January 08, 2012
On 08.01.2012 11:27, Jonathan M Davis wrote:
> On Sunday, January 08, 2012 11:02:41 simendsjo wrote:
>> On 08.01.2012 10:43, Jonathan M Davis wrote:
>>> On Sunday, January 08, 2012 03:24:22 Kapps wrote:
>>>> Ah, found the bug / pull request.
>>>>
>>>> https://github.com/D-Programming-Language/dmd/pull/597
>>>> http://d.puremagic.com/issues/show_bug.cgi?id=4523
>>>
>>> Ah, TDPL says that it returns bool. Well, then it definitely needs to be
>>> changed, and it's good to see that that there's a pull request for it.
>>> So, it should be fixed in the next release. In fact, the number of
>>> TDPL-related bugs fixed for the next release should be quite high,
>>> which is great.
>>>
>>> - Jonathan M Davis
>>
>> Wouldn't it make sense to return a pointer to the item being
>> removed/null? This way you can continue to work with the item, and it
>> would be consistent with `in`.
>>
>> if (auto item = aa.remove(key)) {
>>     // some additional work on item
>> } else { // not found
>>     // throw or something
>> }
>
> Since the element has been removed from the container, what would the pointer
> point to? The element doesn't exist anymore.
>
> - Jonathan m Davis

I was thinking it could be a shorthand for the following:

auto item = key in aa;
if (item) key.remove(key);

January 08, 2012
On 1/8/12, simendsjo <simendsjo@gmail.com> wrote:
> Wouldn't it make sense to return a pointer to the item being removed/null?

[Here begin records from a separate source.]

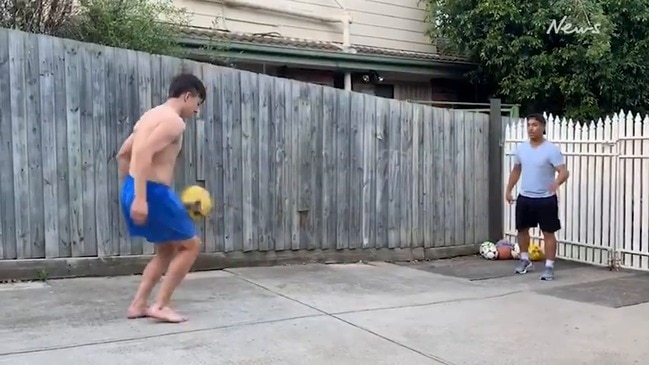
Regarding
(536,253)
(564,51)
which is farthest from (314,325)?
(564,51)

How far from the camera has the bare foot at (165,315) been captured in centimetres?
481

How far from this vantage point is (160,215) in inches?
182

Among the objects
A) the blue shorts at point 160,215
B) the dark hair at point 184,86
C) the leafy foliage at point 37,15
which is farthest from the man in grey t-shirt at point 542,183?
the leafy foliage at point 37,15

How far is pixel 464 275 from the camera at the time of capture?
7484 millimetres

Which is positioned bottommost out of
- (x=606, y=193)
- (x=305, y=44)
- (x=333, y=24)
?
(x=606, y=193)

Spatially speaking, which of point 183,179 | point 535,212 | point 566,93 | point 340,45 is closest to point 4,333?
point 183,179

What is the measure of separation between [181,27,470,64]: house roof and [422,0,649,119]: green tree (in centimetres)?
96

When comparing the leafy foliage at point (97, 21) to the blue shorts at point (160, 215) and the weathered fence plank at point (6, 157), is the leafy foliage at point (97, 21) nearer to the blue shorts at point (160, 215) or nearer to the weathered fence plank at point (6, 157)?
the weathered fence plank at point (6, 157)

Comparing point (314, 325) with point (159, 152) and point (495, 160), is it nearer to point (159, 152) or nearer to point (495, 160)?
point (159, 152)

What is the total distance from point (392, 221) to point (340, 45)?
4688 mm

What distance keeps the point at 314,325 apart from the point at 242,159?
2527mm

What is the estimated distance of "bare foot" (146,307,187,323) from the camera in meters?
4.81

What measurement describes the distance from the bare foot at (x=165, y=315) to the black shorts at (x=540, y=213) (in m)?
4.14

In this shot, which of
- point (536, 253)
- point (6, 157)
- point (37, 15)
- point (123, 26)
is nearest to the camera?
point (6, 157)
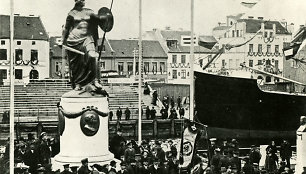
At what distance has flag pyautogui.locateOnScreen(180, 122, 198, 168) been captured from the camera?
396 inches

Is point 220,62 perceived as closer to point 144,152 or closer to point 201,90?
point 201,90

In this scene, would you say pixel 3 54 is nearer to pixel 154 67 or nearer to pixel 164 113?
pixel 154 67

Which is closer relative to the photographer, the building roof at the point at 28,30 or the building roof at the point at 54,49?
the building roof at the point at 28,30

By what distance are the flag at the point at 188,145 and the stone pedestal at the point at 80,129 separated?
1.63 meters

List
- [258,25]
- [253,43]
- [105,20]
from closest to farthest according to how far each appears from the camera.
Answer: [105,20]
[258,25]
[253,43]

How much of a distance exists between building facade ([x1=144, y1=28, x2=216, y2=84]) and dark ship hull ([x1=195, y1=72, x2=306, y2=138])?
9.80ft

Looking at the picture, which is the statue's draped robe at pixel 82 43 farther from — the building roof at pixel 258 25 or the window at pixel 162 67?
the window at pixel 162 67

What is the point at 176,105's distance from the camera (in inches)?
877

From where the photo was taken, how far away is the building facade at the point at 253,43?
1692 cm

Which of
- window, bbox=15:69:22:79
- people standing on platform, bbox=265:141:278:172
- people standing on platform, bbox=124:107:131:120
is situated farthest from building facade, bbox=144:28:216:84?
people standing on platform, bbox=265:141:278:172

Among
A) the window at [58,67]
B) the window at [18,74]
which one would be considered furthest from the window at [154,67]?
the window at [18,74]

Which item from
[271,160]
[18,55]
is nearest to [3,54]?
[18,55]

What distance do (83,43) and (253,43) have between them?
10128mm

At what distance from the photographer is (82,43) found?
33.8ft
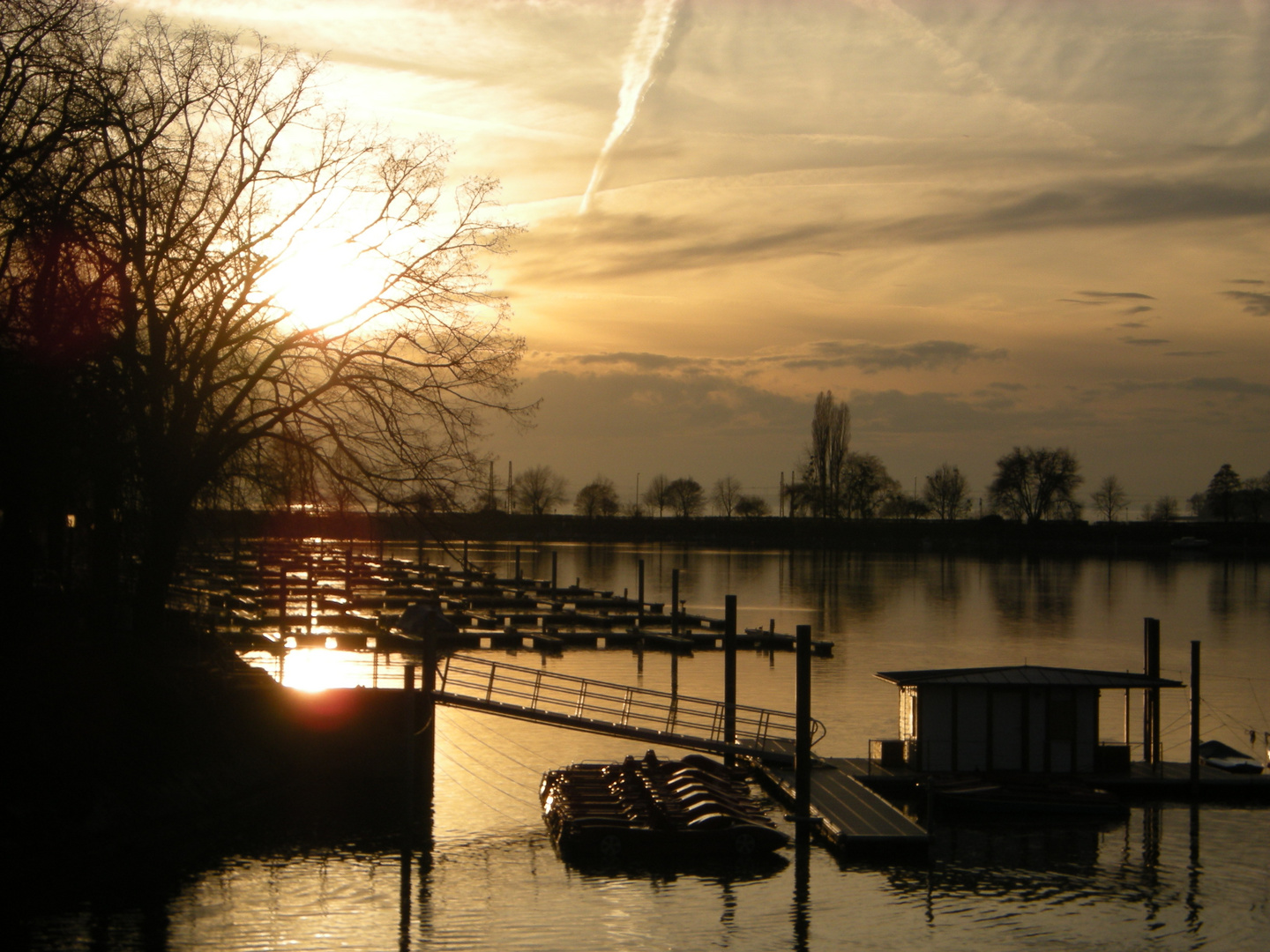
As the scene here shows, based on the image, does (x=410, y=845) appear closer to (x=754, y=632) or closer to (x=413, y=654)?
(x=413, y=654)

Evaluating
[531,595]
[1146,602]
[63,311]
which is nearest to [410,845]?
[63,311]

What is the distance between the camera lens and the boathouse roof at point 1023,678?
26625 mm

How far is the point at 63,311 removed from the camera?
19656mm

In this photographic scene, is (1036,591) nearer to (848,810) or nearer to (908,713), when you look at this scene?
(908,713)

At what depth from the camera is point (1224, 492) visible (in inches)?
7343

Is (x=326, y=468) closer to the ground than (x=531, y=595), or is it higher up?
higher up

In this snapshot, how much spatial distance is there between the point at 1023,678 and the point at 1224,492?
17987 centimetres

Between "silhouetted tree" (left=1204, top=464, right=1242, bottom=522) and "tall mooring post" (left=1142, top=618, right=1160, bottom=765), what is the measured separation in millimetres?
172365

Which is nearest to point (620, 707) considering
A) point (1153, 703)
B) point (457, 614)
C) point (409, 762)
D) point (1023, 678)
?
point (1023, 678)

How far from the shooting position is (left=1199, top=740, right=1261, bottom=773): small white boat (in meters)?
29.3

Seems like that would be even more costly. Personally I think returning bool is unnecessary, if we really want to know if something is in the hash we can check with the `in` operator.

I filed that bug ages ago simply because it was in TDPL, but I didn't really give it much thought.
January 08, 2012
On Sunday, January 08, 2012 11:33:51 simendsjo wrote:
> I was thinking it could be a shorthand for the following:
> 
> auto item = key in aa;
> if (item) key.remove(key);

I take it that you then intend to use item after that? I'm not sure that item is actually valid at that point. It points to memory which _was_ inside of aa but may or may not be now, depending on the AA implementation, and it may or may not be reused by aa. Because it's on the GC heap, the memory itself won't be invalid, but the memory could be reused by the AA for another element, depending on its implementation. If you're lucky, it's memory that's just sitting on the GC heap and now unrelated to the AA, but I wouldn't bet on it.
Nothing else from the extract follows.